If you want to give it a shot, go for it!
I actually think it's a little more tricky than ruby/python as primarily we want to support LuaJIT, so we need something that's a mix of the native unwinder and the python/ruby unwinder, that we can switch to. @javierhonduco is already looking at how we could make switching work, but I think it's harder than it looks at first glance.
On a positive note though, there is some prior art that suggests that something similar to the python/ruby purely for reading the frames should indeed work: https://github.com/yunwei37/nginx-lua-ebpf-toolkit
Let's wait for @javierhonduco's investigation result. Thus, I'm assigning it to him for now. @Namanl2001, we will keep you in the loop; we would love this to be handled by the community ❤️
@kakkoyun Has there been any progress on this ticket?
Hey @sichvoge, it's on our immediate roadmap now. That being said, adding the Lua support will still take 1-2 months.
cc @Sylfrena
Awesome thanks Kemal!
The ideal goal is to have a Lua/Native mixed frames profiler. The apisix profiler claims to do this but its not clear how since it relies on bpf_get_stackid
which only works with frame pointer enabled stacks. Some comments at the end of the developer guide lead me to believe it has issues. I suspect it reliably gets the lua stack but not the native stack beneath it. Another draw back is that it relies on uprobe's attached to lua_pcall/lua_resume to get the "current" lua state.
The LuaJIT profiler avoids this problem by stashing the Lua global pointer.

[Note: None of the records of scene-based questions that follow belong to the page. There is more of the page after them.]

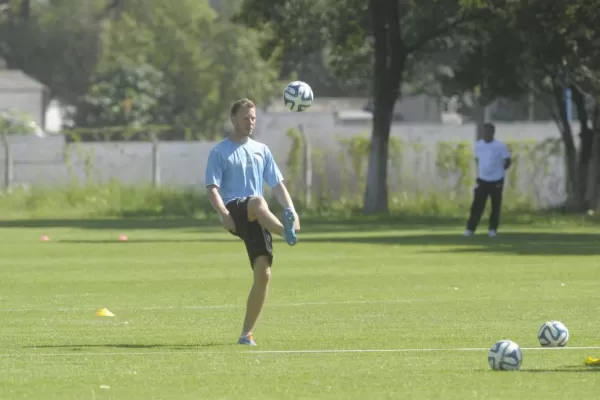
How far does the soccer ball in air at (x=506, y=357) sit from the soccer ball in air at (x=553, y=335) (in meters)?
1.31

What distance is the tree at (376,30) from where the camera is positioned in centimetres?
4431

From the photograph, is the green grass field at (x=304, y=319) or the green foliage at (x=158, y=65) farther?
the green foliage at (x=158, y=65)

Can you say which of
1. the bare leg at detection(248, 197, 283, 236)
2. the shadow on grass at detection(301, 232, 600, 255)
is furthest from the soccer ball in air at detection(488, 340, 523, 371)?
the shadow on grass at detection(301, 232, 600, 255)

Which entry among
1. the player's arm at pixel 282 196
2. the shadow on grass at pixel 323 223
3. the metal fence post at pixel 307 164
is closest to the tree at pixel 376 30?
the shadow on grass at pixel 323 223

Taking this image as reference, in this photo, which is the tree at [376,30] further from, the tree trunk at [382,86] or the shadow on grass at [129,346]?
the shadow on grass at [129,346]

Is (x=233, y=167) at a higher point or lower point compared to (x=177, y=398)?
higher

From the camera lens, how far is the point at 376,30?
145 feet

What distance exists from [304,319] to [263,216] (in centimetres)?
292

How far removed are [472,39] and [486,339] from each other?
34.1 m

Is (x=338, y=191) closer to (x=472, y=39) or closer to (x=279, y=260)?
(x=472, y=39)

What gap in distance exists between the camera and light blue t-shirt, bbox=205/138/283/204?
45.8 feet

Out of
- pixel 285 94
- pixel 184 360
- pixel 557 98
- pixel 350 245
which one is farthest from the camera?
pixel 557 98

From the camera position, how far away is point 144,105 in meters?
109

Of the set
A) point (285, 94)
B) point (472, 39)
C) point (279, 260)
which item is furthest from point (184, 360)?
point (472, 39)
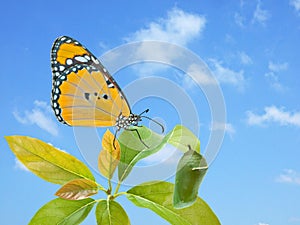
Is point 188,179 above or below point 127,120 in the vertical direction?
below

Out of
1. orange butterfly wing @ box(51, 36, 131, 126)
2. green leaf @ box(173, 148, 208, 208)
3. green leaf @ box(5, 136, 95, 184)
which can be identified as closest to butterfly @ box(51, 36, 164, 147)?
orange butterfly wing @ box(51, 36, 131, 126)

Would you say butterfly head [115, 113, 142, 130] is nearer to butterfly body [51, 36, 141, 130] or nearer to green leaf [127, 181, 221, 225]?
butterfly body [51, 36, 141, 130]

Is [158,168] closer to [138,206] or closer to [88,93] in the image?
[138,206]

W/o the ability to walk the stack this is dubious, if we could walk stack frames and identify the C/JIT call boundary its probably relatively straight forward to pluck the Lua state pointer as the first arg. Since our unwind tables tell us which is a C frame and which is a JIT frame this seems doable. The Lua global isn't stored anywhere like a thread local so we can't do what works for Python et al. Its possible that we could do something container specific, ie peak into openresty's module code and try to find the Lua context pointers but then we'd have to manage that for everything that uses luajit.
This needs to be analyzed but my guess is the uprobe overhead is much smaller than the average Lua program execution time in most contexts.
It was suggested on the Lua mailing list that we can walk Lua frames using the dwarf information Lua emits to handle stack unwinding machinery needed for C++ exceptions. This doesn't work however. Lua stack unwinding only works when the Lua frame is at a boundary/exit point (ie another function call), they don't work for unwinding at any arbitrary instruction. This was the best description of this issue I could find: https://news.ycombinator.com/item?id=37926172. This explains why perf and gdb can't unwind Lua stacks if the starting context is some random instruction in a Lua JIT'd frame. Even if you use the latest libunwind to unwind the lua stack in process it doesn't work and in fact will crash (actually newer versions of libunwind don't crash but still can't walk through a LuaJIT frame).
So our choices seem to be:
I think the best course of action is start with #1 and in parallel request/advocate/contribute #2. I don't know what the state of LuaJIT development is but this issue is encouraging: https://github.com/LuaJIT/LuaJIT/issues/1092. Especially the bit about debugging.